Gage Skidmore
Red 4 Ed flag
Across the country, teachers are organizing for better classroom conditions.
The #RedforEd wave of teacher strikes and walkouts that have roiled school districts around the country since 2018 shows no sign of ending. So far this year, teachers in Chicago, Oakland, Los Angeles, and Arizona have either gone on strike or otherwise advocated for their rights, while educators in Little Rock, Arkansas staged a one-day strike—the first in thirty-two years—on November 14.
Now, we can add Indiana to this list.
On November 19, hundreds of teachers from across the state are expected to descend on the state capitol in Indianapolis for a #RedforEd rally. This is worth paying close attention to, for several reasons.
First, Indiana is a very red place, and not in the organized labor sense. The notoriously conservative, right-to-work state is home to Vice President Mike Pence, of course, and has proven to be fertile ground for market-based education reform policies. In 2017, the education news outlet Chalkbeat declared that, “Indiana education policy is shaping the nation.”
According to Chalkbeat reporters Shaina Cavazos and Dylan Peers McCoy, Indiana’s statewide willingness to experiment with vouchers, charter schools and other school choice schemes even caught the eye of Secretary of Education Betsy DeVos.

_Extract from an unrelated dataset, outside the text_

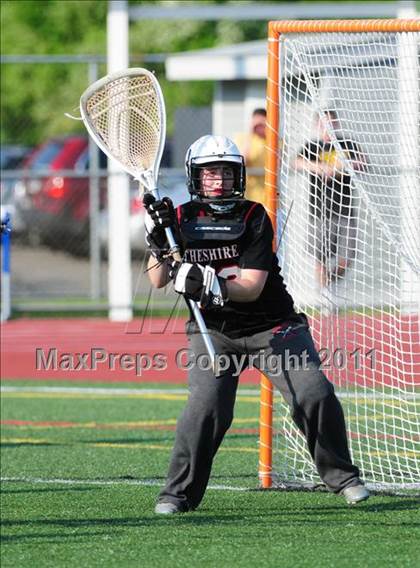Thumbnail 1 in Cheshire vs. Hand  (SCC Final) photogallery.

“Devos has mentioned Indiana many times since her appointment to highlight examples of how Indiana’s version of school choice is helping her shape her current education agenda,” Cavazos and Peers McCoy wrote.
It should be noted that DeVos has a documented preference for school choice schemes that are driven by ideology rather than outcomes or accountability. In her home state of Michigan, DeVos has lavished financial and political support on charter schools, vouchers and the politicians who support them, with little to no concern for the well-being of the state’s most vulnerable students.
This is a perspective she has attempted to bring to federal education policy, as well, thanks in part to states like Indiana that have been willing partners.
In Indianapolis and beyond, however, the state’s open door policy for education reform has taken a definite toll on teachers. Indiana teachers have been applying increased pressure to lawmakers throughout 2019. In March, teachers rallied at the statehouse to demand more funding and more respect, although this garnered less attention because it happened on a Saturday and therefore didn’t require schools to be closed.
Further actions have included walk-ins and an afterschool meet-up during the 2019 legislative session. At issue are concerns over low starting salaries for Indiana’s teachers—sources say the state falls near the bottom for teacher pay in the United States—as well as the impact of top-down reform strategies, including tying students’ standardized test scores to teacher pay and performance evaluations.
Teachers have also pushed back against a new regulation mandating that educators spend fifteen hours in an outside, work-based setting before they can renew their teaching licenses. Advocates, including Democratic state representative and high school math teacher Tonya Pfaff, dismissed the requirement as nothing more than busywork.
The Indiana State Teachers Association website includes testimonials from teachers decrying the deep cuts to public education their schools have endured. One rural Indiana teacher reveals that her high school no longer offers band, language or art classes because there is just no money.
Some teachers allege they have to work two jobs just to get by—a common complaint from teachers in other states where #RedforEd actions have taken place.
The growing #RedforEd movement appears poised to expand just as the 2020 presidential election ramps up.
The Indiana statewide teachers union has also become more vocal about the impact school choice schemes—including charters, vouchers and scandal-ridden online programs—are having on traditional school districts. Earlier in 2019, legislators passed a funding bill that was intended to raise teacher salaries while also providing a bit more money for education.
But Democrats and education activists argued that the funding bill would steer less money to students living in poverty, and more money to “charter schools and private schools receiving publicly funded vouchers,” as noted in a Chalkbeat write-up.
Signs and video from the previous Indiana #RedforEd rally on March 9 offered a glimpse of continued points of contention between teachers and state policy makers. Dressed in bright union-red t-shirts, teachers dangled placards over a balcony in the Indiana state capitol declaring: “Poverty is the Enemy, Not Teachers.”
This puts Indiana squarely in line with the growing #RedforEd movement, which appears poised to expand just as the 2020 presidential election ramps up. The kind of pressure wrought by teachers unions has already served to change the Democratic party’s platform regarding public education.
Not too long ago, mainstream Democrats were rewarded for aligning themselves with DeVos-like education reform policies. This is no longer true, thanks to the advocacy of teachers in Indiana and around the country.